Print the material from its first line through the line containing "<instances>...</instances> (empty list", reproducing every character verbatim.

--- BEGIN DATASET ROWS ---

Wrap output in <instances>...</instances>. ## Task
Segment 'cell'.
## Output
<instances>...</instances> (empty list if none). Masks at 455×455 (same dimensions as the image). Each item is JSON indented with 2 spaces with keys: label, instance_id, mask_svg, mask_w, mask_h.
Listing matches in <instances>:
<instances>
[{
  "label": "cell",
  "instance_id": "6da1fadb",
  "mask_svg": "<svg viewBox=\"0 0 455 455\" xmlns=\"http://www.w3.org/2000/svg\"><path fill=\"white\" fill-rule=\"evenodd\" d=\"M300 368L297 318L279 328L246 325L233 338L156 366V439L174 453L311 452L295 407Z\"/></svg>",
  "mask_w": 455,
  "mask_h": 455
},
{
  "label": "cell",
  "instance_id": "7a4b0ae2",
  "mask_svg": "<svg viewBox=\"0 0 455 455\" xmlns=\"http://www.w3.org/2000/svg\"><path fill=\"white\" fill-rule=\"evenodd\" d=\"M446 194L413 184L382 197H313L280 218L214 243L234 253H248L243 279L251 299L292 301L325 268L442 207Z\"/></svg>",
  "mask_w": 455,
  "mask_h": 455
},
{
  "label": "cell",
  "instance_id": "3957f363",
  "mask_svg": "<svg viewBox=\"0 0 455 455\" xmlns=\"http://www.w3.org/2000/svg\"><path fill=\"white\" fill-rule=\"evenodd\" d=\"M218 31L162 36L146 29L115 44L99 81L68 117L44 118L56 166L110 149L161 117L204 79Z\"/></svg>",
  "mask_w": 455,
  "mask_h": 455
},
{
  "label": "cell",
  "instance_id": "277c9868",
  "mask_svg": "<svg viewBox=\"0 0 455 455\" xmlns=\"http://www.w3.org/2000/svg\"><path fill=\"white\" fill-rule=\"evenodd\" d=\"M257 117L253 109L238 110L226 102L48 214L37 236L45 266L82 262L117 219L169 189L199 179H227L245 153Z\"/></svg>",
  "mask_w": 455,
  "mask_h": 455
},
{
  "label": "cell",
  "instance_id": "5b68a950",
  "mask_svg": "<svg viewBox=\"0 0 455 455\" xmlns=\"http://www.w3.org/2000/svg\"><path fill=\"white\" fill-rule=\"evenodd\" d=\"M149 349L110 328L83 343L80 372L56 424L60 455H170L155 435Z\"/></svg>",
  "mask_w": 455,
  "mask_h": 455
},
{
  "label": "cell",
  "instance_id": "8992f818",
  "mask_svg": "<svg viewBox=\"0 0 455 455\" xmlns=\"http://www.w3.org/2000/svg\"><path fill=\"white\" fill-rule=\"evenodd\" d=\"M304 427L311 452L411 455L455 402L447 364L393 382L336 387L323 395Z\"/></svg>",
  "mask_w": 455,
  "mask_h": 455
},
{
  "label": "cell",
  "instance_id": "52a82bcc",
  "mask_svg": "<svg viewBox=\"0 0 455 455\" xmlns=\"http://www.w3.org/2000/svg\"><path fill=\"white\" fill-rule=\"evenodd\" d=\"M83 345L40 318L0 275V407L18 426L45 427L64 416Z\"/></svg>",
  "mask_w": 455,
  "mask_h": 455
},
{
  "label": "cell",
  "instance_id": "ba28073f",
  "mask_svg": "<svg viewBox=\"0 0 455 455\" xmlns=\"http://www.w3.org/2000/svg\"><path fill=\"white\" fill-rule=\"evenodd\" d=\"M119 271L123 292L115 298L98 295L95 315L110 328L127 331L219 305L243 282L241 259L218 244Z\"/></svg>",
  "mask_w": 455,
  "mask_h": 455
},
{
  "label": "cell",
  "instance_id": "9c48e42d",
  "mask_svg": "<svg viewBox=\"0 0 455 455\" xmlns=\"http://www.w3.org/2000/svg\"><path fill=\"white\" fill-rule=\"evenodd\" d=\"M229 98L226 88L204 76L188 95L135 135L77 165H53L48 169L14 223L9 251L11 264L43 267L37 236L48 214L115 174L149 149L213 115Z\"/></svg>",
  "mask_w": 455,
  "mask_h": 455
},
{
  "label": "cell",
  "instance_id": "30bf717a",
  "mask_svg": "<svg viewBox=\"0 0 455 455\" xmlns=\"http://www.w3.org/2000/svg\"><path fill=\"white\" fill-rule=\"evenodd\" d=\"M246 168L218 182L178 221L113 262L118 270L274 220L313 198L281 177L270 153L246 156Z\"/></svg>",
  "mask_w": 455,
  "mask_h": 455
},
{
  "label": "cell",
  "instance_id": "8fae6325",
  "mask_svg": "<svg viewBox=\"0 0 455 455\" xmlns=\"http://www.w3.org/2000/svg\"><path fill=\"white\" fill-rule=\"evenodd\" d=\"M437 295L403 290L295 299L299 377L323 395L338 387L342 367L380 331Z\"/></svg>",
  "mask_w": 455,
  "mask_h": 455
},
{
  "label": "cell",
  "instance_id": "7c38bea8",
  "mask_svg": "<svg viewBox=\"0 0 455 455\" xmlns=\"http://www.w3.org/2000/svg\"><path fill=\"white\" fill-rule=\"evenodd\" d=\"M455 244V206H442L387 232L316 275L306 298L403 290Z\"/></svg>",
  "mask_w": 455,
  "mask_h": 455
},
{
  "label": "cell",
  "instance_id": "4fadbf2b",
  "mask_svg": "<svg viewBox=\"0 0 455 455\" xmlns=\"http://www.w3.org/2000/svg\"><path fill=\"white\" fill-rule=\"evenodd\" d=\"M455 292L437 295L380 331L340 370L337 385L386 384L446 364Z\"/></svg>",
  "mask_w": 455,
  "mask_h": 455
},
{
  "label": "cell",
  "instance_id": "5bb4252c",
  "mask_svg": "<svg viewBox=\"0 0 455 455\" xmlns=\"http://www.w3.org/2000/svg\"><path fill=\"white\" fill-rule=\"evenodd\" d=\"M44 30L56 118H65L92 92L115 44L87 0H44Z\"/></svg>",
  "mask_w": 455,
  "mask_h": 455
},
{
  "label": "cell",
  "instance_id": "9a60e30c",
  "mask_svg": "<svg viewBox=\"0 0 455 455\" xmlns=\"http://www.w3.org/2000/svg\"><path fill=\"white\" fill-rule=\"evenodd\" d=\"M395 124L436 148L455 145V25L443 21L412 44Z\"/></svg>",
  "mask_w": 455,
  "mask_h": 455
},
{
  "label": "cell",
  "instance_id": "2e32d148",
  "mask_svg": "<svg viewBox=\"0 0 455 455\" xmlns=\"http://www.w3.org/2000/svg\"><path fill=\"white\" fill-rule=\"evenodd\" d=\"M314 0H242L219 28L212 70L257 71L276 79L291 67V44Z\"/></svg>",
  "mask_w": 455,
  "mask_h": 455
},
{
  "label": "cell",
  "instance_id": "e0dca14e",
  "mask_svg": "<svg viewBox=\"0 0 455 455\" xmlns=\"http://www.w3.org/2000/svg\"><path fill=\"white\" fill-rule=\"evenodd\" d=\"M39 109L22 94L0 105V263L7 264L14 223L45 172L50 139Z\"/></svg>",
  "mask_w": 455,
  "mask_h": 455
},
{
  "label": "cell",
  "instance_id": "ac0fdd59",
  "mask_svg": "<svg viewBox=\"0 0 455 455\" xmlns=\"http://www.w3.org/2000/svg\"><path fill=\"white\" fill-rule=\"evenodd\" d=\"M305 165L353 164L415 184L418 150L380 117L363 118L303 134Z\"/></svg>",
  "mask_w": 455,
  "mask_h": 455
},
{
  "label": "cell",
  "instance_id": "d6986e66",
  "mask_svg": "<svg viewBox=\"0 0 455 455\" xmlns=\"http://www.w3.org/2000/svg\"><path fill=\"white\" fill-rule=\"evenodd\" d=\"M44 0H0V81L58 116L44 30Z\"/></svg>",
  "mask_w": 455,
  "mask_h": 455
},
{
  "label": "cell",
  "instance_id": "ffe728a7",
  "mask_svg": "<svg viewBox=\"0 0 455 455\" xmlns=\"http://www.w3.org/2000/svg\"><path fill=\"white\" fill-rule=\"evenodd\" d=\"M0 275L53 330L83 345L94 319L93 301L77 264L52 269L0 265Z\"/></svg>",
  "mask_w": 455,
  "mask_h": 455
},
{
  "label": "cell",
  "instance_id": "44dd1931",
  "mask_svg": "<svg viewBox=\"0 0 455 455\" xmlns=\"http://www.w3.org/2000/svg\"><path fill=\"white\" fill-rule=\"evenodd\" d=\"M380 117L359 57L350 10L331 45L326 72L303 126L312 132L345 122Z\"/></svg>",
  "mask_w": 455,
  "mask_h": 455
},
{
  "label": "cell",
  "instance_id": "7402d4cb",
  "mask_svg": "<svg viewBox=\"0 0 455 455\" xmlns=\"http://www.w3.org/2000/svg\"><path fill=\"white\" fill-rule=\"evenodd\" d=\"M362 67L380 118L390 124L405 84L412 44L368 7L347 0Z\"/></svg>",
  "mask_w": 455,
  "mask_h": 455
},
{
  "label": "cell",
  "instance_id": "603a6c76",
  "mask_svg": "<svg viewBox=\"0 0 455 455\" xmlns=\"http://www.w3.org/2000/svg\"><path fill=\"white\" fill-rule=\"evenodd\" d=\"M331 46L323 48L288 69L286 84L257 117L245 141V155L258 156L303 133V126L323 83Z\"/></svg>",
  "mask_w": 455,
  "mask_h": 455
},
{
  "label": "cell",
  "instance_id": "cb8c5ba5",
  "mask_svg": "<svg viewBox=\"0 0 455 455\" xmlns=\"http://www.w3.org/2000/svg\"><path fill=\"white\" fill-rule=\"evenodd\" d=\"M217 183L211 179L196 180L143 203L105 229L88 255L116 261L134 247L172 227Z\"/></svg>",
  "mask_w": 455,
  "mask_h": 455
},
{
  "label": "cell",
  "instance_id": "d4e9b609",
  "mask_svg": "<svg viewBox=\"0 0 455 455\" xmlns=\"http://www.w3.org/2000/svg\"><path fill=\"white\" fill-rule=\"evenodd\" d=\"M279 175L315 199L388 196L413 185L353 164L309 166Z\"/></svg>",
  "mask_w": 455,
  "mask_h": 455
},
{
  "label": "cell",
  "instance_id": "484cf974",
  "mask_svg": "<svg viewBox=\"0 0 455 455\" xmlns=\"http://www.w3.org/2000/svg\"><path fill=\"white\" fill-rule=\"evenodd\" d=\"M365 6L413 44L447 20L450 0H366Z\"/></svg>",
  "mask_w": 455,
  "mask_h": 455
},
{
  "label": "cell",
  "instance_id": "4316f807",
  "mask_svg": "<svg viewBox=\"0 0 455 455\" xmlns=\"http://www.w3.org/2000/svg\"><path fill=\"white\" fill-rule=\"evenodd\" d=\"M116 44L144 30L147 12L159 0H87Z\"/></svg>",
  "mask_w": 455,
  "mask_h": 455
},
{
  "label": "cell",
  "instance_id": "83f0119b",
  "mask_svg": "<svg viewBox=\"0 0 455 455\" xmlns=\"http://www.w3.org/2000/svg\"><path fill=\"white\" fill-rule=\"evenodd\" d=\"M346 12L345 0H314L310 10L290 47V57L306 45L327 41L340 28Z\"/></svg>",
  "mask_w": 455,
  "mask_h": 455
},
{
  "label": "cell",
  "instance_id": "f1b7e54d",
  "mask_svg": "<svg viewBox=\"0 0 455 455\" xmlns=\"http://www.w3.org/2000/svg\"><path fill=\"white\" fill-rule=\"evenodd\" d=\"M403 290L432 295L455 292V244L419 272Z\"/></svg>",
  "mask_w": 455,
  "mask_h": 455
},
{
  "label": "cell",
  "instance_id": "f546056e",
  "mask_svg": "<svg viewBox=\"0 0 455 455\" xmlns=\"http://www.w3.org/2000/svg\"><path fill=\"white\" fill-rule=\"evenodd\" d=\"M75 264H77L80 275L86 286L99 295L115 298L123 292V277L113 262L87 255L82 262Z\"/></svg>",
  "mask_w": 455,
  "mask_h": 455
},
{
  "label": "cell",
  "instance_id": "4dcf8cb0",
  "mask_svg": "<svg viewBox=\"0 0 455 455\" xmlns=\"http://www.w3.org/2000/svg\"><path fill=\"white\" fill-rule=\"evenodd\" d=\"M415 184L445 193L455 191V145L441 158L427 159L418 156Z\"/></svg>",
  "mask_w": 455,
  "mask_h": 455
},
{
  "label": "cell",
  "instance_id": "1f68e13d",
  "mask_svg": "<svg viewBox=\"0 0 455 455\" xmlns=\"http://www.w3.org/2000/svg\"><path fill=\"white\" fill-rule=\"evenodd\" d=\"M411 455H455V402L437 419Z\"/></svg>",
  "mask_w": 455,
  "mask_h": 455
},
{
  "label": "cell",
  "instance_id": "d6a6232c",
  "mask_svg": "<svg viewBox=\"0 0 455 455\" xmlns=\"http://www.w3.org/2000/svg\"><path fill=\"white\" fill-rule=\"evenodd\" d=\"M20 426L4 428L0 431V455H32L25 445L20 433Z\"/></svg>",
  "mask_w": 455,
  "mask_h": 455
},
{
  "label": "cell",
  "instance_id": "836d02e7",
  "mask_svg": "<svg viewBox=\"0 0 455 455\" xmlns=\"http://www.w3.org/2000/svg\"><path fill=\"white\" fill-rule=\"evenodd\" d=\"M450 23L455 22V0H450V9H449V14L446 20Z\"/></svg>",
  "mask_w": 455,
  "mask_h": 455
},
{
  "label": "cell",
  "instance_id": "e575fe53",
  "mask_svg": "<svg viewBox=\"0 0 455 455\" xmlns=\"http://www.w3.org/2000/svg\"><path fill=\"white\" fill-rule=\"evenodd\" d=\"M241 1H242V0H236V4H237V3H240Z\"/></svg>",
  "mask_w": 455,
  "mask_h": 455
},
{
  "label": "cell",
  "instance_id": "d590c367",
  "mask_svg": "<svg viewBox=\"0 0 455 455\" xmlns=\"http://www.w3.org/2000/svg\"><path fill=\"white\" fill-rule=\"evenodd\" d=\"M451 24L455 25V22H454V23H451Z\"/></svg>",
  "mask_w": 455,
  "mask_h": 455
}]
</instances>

--- END DATASET ROWS ---

• SOLUTION FOR THIS TASK:
Wrap output in <instances>...</instances>. ## Task
Segment 'cell'.
## Output
<instances>...</instances> (empty list if none). Masks at 455×455 (same dimensions as the image). Each item is JSON indented with 2 spaces with keys: label, instance_id, mask_svg, mask_w, mask_h.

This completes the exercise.